Por Vladimir Safatle

Há algumas edições, eu havia apresentado a ideia de que a esquerda precisa pensar um novo paradigma de governo. Boa parte dos impasses da administração atual pode ser colocada na conta da ausência completa de criatividade política e de experiências de governo mais próximas da afirmação da soberania popular. Experiências trocadas por um tom canhestro de gestão, mistura de cálculo partidário e fetiche por PowerPoint.

Por um lado, de nada adianta tentar escapar do problema relativo ao significado de governar, pois a população não quer apenas nossa revolta. Ela quer a garantia de sabermos como transformar demandas em resultados. A pior coisa a fazer aqui é, no entanto, acreditar que as decisões “técnicas” do Estado pedem um corpo de tecnocratas e burocratas que, por algum milagre gerado no momento da criação, teriam mais condições para decidir do que aqueles realmente envolvidos nos processos.

Essa mentalidade técnico-dirigista é uma das maiores fontes de catástrofes políticas e, nesse ponto, tanto petistas (em especial este último governo capitaneado pela “gerente” Dilma Rousseff) quanto tucanos são indiscerníveis. Tanto a esquerda quanto a direita foram bastante pródigas em dirigismos das mais variadas formas.

Por isso, gostaria de explorar um pouco mais a ideia de governar não ser “dirigir”, mas “garantir as condições para que os cidadãos dirijam a si mesmos, governem a si mesmos”. Isso pode parecer mais um desses slogans vazios com cheiro de state mission de ONG. Podemos, porém, dar mais clareza e concretude a tal ideia.

Um dos pressupostos mais absurdos da política atual é a crença de que os diretamente envolvidos em processos não são capazes de ter as melhores respostas para os problemas gerados no interior desses mesmos processos. Por exemplo, apesar de um infindável número de reformas educacionais decididas por burocratas que há décadas não pisam em uma sala de aula e “ideias geniais e revolucionárias” saídas da cabeça de consultores internacionais pagos a preço de ouro, a educação nacional apresenta níveis de qualidade deploráveis. Há um ritual bizarro de expiação periódica quando os dados do Pisa são apresentados e os brasileiros lutam para ocupar a última posição.

Por que acreditar que ministérios e secretarias da Educação deveriam impor planos? Por que não modificar radicalmente o processo decisório e dar aos realmente envolvidos, ou seja, os professores e profissionais da educação, a condição de discutir e decidir o que deve ser feito? Ninguém melhor do que um professor que passa horas todos os dias em sala de aula para saber o que funciona e o que não funciona, o que significa educar e suas dificuldades. É absurdo crer, por exemplo, que algum consultor ou funcionário teria mais conhecimento técnico sobre educação do que os próprios professores. Eis uma arrogância gerencial que esconde apenas um desejo mal disfarçado de controle e poder.

* [Dados abaixo]

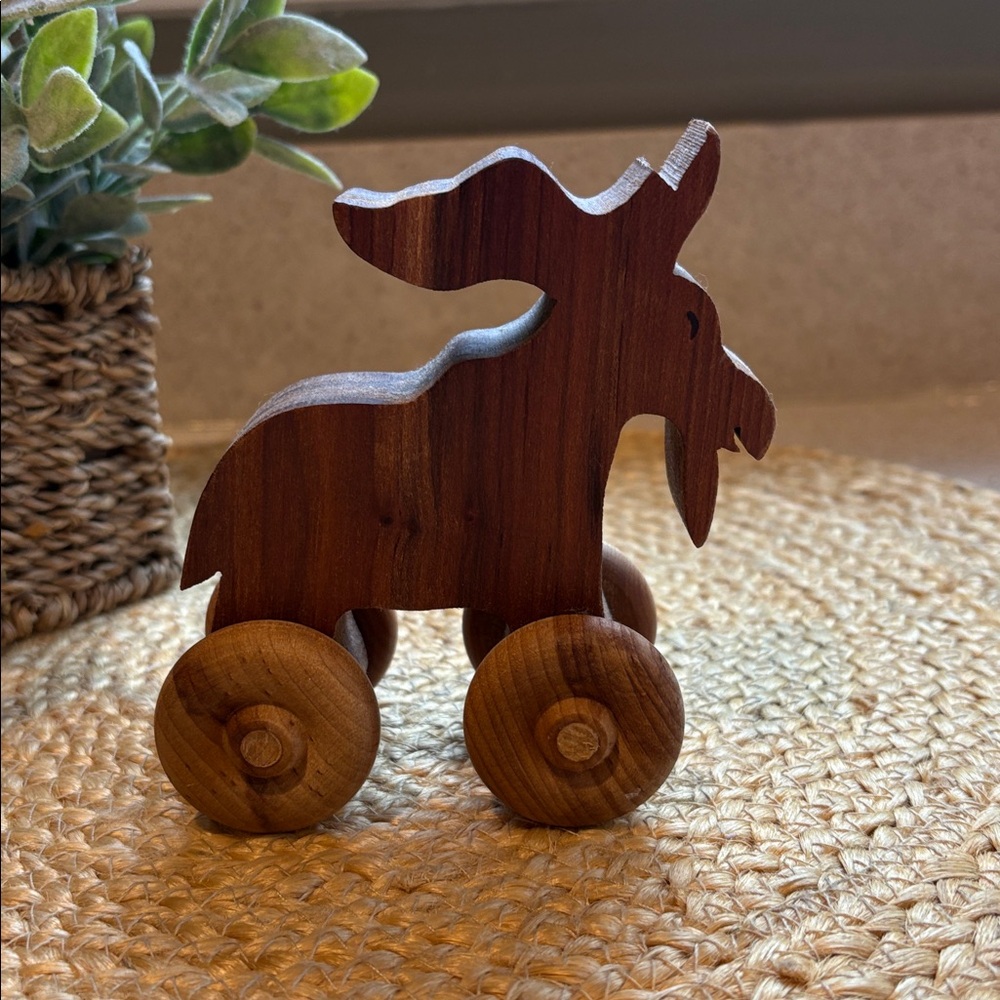 Wooden Moose on Wheels Push Toy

* [O que fazer]
1. Repita o trecho do texto fornecido de "Por Vladimir Safatle" até "fetiche por PowerPoint.".
2. No texto fornecido, a quem se deveria dar a condição de discutir e decidir o que deve ser feito na educação?

* [Resultados do exercício]
1.
Por Vladimir Safatle

Há algumas edições, eu havia apresentado a ideia de que a esquerda precisa pensar um novo paradigma de governo. Boa parte dos impasses da administração atual pode ser colocada na conta da ausência completa de criatividade política e de experiências de governo mais próximas da afirmação da soberania popular. Experiências trocadas por um tom canhestro de gestão, mistura de cálculo partidário e fetiche por PowerPoint.

2. Aos professores e profissionais da educação.